## Extrait du document
+ + + + +

Rhea Seehorn dans Pluribus.©Apple TV+

Car la mutation n’épargne pas tout le monde : Helen, sa compagne, n’y survit pas. La protagoniste se retrouve donc seule. D’abord parmi ces nouveaux êtres, incapables de violence, s’appliquant à la satisfaire tout en la scrutant comme une équation à résoudre. Mais aussi parmi ses derniers congénères « humains », dont les contradictions ne tardent pas à faire vaciller la certitude que l’humanité mérite d’être sauvée…

Esthétique bien pensée

À son scénario original, Pluribus ajoute une esthétique maîtrisée. Laboratoires chorégraphiés, palettes saturées presque néon, plans inattendus, caméras embarquées : Gilligan cherche l’innovation et déploie une mise en scène parfaitement alignée avec son propos.

Rhea Seehorn dans Pluribus.©Apple TV+

Le monde ralentit – sans pour autant s’immobiliser – et se range. On retrouve une certaine froideur ritualisée à la Severance, malgré les décors chauds et secs du Nouveau-Mexique où réside la protagoniste. L’effroi bascule : il ne naît plus du désordre, mais du contrôle absolu.

+ + + + +

## Données sources
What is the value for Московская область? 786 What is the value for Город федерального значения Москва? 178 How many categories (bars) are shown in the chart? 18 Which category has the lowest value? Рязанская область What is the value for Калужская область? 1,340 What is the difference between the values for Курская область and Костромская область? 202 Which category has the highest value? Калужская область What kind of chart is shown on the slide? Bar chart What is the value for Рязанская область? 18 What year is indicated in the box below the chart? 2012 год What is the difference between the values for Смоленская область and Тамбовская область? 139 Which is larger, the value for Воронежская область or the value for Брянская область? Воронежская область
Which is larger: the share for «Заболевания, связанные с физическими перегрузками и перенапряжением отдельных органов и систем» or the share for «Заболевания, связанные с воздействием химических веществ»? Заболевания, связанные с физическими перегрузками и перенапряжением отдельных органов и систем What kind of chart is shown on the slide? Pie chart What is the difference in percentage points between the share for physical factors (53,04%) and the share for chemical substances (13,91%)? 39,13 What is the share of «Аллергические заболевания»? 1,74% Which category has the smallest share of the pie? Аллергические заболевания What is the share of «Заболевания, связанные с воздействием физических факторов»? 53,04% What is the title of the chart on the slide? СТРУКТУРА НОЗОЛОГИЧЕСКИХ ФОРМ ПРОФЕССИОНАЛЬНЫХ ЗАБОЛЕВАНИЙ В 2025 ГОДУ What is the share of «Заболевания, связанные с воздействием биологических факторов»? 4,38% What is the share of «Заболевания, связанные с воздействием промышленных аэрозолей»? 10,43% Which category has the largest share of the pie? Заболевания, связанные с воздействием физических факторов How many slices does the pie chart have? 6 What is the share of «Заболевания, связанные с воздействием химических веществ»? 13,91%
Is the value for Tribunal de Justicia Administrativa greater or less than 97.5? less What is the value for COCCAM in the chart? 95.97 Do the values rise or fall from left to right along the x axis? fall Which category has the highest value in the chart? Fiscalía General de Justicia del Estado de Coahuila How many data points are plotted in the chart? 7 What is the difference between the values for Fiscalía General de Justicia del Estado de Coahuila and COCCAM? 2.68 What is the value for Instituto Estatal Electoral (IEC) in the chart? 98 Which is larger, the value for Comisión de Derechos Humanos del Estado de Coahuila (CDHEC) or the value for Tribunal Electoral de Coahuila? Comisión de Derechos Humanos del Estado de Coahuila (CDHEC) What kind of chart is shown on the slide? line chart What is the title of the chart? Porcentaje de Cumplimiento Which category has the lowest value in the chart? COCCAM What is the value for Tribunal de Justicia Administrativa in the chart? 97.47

+ + + + +

## Exercices
**a)** Dans le texte sur la série Pluribus, dans quelle région réside la protagoniste ?
**b)** Reproduisez fidèlement le passage du texte sur la série Pluribus qui commence par « Esthétique bien pensée » et se termine par « du contrôle absolu. ».
**c)** Rédigez la suite du texte sur la série Pluribus à partir de l'endroit où il s'arrête.

## Réponses attendues
**a)** Au Nouveau-Mexique.

**b)**
Esthétique bien pensée

À son scénario original, Pluribus ajoute une esthétique maîtrisée. Laboratoires chorégraphiés, palettes saturées presque néon, plans inattendus, caméras embarquées : Gilligan cherche l’innovation et déploie une mise en scène parfaitement alignée avec son propos.

Rhea Seehorn dans Pluribus.©Apple TV+

Le monde ralentit – sans pour autant s’immobiliser – et se range. On retrouve une certaine froideur ritualisée à la Severance, malgré les décors chauds et secs du Nouveau-Mexique où réside la protagoniste. L’effroi bascule : il ne naît plus du désordre, mais du contrôle absolu.

**c)**
Le vertige du collectif total

Derrière ce vernis SF, la série ne joue pas vraiment dans la cour de l’anticipation. Gilligan ne cherche ni le spectaculaire ni l’hypothèse scientifique : il construit une fable philosophique, presque un manuel d’angoisse existentielle. La question centrale n’est finalement pas « Comment l’humanité luttera-t-elle ? », mais « À quoi bon ? ».

Rhea Seehorn et Karolina Wydra dans Pluribus.©Apple TV+

Dans ce monde sans violence apparente, qui repose tout de même sur l’élimination pure et simple de l’individualité, l’harmonie devient insupportable. Évidemment, Gilligan ne résiste pas à l’humour noir et à l’ironie, véhiculés par sa protagoniste cynique, pourtant déterminée à ne pas se faire happer et incarnant ainsi cette vieille mythologie américaine du sauveur solitaire – ici féminisée.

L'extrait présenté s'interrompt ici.